The task calls for each record to be given again exactly.

INFORMATION SUPPLIED:
⟨

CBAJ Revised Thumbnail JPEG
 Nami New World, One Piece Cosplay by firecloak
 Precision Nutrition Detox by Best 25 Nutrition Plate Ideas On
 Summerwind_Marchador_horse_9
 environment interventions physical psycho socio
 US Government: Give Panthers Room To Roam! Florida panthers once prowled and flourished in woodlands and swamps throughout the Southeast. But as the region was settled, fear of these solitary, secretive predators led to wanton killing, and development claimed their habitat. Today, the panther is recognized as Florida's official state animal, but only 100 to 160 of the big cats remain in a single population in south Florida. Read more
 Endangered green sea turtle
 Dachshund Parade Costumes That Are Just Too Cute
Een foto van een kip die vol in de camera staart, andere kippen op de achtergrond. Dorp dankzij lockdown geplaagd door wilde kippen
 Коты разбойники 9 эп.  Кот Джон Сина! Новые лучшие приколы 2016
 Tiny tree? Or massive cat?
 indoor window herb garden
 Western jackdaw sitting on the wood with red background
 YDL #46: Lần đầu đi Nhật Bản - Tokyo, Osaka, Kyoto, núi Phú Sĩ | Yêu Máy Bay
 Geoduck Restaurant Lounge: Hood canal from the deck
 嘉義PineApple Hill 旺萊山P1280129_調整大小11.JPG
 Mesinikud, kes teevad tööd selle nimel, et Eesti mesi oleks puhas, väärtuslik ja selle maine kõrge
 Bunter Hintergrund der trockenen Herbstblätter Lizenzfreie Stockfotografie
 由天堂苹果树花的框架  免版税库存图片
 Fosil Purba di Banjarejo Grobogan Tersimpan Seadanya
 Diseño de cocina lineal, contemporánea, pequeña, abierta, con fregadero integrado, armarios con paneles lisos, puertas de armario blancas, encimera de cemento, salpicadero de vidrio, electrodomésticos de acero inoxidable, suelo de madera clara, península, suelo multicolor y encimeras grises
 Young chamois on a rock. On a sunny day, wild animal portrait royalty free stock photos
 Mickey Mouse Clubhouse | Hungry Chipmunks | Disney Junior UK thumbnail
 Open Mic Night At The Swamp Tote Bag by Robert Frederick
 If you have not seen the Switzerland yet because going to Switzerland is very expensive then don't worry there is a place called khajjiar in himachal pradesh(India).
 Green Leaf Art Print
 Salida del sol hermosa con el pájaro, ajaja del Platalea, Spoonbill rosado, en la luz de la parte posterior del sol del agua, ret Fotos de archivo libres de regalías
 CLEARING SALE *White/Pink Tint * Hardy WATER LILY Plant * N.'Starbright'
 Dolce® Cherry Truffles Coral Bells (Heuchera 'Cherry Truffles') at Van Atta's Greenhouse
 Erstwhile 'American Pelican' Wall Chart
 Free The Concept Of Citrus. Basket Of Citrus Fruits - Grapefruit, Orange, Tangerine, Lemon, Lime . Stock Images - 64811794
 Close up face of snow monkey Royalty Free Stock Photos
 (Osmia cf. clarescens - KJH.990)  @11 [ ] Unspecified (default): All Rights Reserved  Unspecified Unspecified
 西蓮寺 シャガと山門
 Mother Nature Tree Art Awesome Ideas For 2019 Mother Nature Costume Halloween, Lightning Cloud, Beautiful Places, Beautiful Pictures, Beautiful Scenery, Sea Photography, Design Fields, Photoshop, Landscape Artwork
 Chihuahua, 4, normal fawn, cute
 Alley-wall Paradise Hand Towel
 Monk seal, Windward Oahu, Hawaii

⟩

OUTPUT:
CBAJ Revised Thumbnail JPEG
 Nami New World, One Piece Cosplay by firecloak
 Precision Nutrition Detox by Best 25 Nutrition Plate Ideas On
 Summerwind_Marchador_horse_9
 environment interventions physical psycho socio
 US Government: Give Panthers Room To Roam! Florida panthers once prowled and flourished in woodlands and swamps throughout the Southeast. But as the region was settled, fear of these solitary, secretive predators led to wanton killing, and development claimed their habitat. Today, the panther is recognized as Florida's official state animal, but only 100 to 160 of the big cats remain in a single population in south Florida. Read more
 Endangered green sea turtle
 Dachshund Parade Costumes That Are Just Too Cute
Een foto van een kip die vol in de camera staart, andere kippen op de achtergrond. Dorp dankzij lockdown geplaagd door wilde kippen
 Коты разбойники 9 эп.  Кот Джон Сина! Новые лучшие приколы 2016
 Tiny tree? Or massive cat?
 indoor window herb garden
 Western jackdaw sitting on the wood with red background
 YDL #46: Lần đầu đi Nhật Bản - Tokyo, Osaka, Kyoto, núi Phú Sĩ | Yêu Máy Bay
 Geoduck Restaurant Lounge: Hood canal from the deck
 嘉義PineApple Hill 旺萊山P1280129_調整大小11.JPG
 Mesinikud, kes teevad tööd selle nimel, et Eesti mesi oleks puhas, väärtuslik ja selle maine kõrge
 Bunter Hintergrund der trockenen Herbstblätter Lizenzfreie Stockfotografie
 由天堂苹果树花的框架  免版税库存图片
 Fosil Purba di Banjarejo Grobogan Tersimpan Seadanya
 Diseño de cocina lineal, contemporánea, pequeña, abierta, con fregadero integrado, armarios con paneles lisos, puertas de armario blancas, encimera de cemento, salpicadero de vidrio, electrodomésticos de acero inoxidable, suelo de madera clara, península, suelo multicolor y encimeras grises
 Young chamois on a rock. On a sunny day, wild animal portrait royalty free stock photos
 Mickey Mouse Clubhouse | Hungry Chipmunks | Disney Junior UK thumbnail
 Open Mic Night At The Swamp Tote Bag by Robert Frederick
 If you have not seen the Switzerland yet because going to Switzerland is very expensive then don't worry there is a place called khajjiar in himachal pradesh(India).
 Green Leaf Art Print
 Salida del sol hermosa con el pájaro, ajaja del Platalea, Spoonbill rosado, en la luz de la parte posterior del sol del agua, ret Fotos de archivo libres de regalías
 CLEARING SALE *White/Pink Tint * Hardy WATER LILY Plant * N.'Starbright'
 Dolce® Cherry Truffles Coral Bells (Heuchera 'Cherry Truffles') at Van Atta's Greenhouse
 Erstwhile 'American Pelican' Wall Chart
 Free The Concept Of Citrus. Basket Of Citrus Fruits - Grapefruit, Orange, Tangerine, Lemon, Lime . Stock Images - 64811794
 Close up face of snow monkey Royalty Free Stock Photos
 (Osmia cf. clarescens - KJH.990)  @11 [ ] Unspecified (default): All Rights Reserved  Unspecified Unspecified
 西蓮寺 シャガと山門
 Mother Nature Tree Art Awesome Ideas For 2019 Mother Nature Costume Halloween, Lightning Cloud, Beautiful Places, Beautiful Pictures, Beautiful Scenery, Sea Photography, Design Fields, Photoshop, Landscape Artwork
 Chihuahua, 4, normal fawn, cute
 Alley-wall Paradise Hand Towel
 Monk seal, Windward Oahu, Hawaii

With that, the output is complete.